J.B. (John Brinckerhoff) Jackson

J.B. (John Brinckerhoff) Jackson, author, editor and educator, was born to American parents on September 25, 1909, in Dinard, France. He was educated in France, Switzerland, and the United States. In 1932, he received a B.A. in History and Literature from Harvard. He studied architecture at MIT for one year before departing to work as a reporter and then to travel by motorcycle across the country. Eventually, he settled in northeastern New Mexico, where he had previously spent time visiting his uncle in Wagon Mount, NM, Wall Street lawyer Percy Jackson. During WWII, Jackson served as a field intelligence officer, an experience that may have been the catalyst for his lifelong interest in the landscape.

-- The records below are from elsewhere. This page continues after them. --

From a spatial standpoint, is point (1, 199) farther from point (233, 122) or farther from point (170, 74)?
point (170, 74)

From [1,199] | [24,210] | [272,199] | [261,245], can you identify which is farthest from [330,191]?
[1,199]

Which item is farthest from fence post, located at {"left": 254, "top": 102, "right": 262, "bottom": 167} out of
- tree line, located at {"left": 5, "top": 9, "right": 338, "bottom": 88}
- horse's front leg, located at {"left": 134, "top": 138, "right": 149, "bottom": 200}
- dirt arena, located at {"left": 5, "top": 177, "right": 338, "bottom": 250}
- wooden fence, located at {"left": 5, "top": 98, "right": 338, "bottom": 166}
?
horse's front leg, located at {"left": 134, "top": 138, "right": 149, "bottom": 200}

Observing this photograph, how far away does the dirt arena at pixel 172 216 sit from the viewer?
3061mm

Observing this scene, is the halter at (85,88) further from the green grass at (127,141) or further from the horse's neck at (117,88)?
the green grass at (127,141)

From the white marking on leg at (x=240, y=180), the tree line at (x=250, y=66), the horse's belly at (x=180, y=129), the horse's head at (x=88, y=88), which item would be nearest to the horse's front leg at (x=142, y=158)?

Credited with founding the field of landscape studies, Jackson elevated vernacular architecture and landscape to a level of study once reserved for architect-designed buildings. Shortly after returning to New Mexico, he founded, published and edited Landscape, a magazine that covered topics relating to the cultural landscape. Jackson published Landscape from 1951-1968, when he turned the operation over to Blair Boyd, who continued into the min-1990s. La Cienega, N.M. was Jackson’s home base from 1965 until his death in August of 1996. From there he travelled seasonally to teach classes. He taught in UC Berkeley’s College of Environmental Design and Department of Geography, and also at Harvard (starting in 1969), both as a lecturer in the Department of Visual and Environmental Studies and in the Department of Landscape Architecture. His books include Landscapes (Amherst: Univ. of Massachusetts Press, 1970), American Space: The Centennial Year (New York: Norton, 1972), Discovering the Vernacular Landscape (New Haven: Yale University Press, 1984), and A Sense of Place, A Sense of Time (New Haven: Yale University Press, 1995). Biography from Rocky Mountain Online Archive

 

La Cienega, New Mexico

J.B. Jackson retired at 272 Los Pintos Road in La Cienega, New Mexico south of Santa Fe in a house he designed and helped build. He knew the area since he was a child and participated in the religious and social life of the community there until his death in 1996.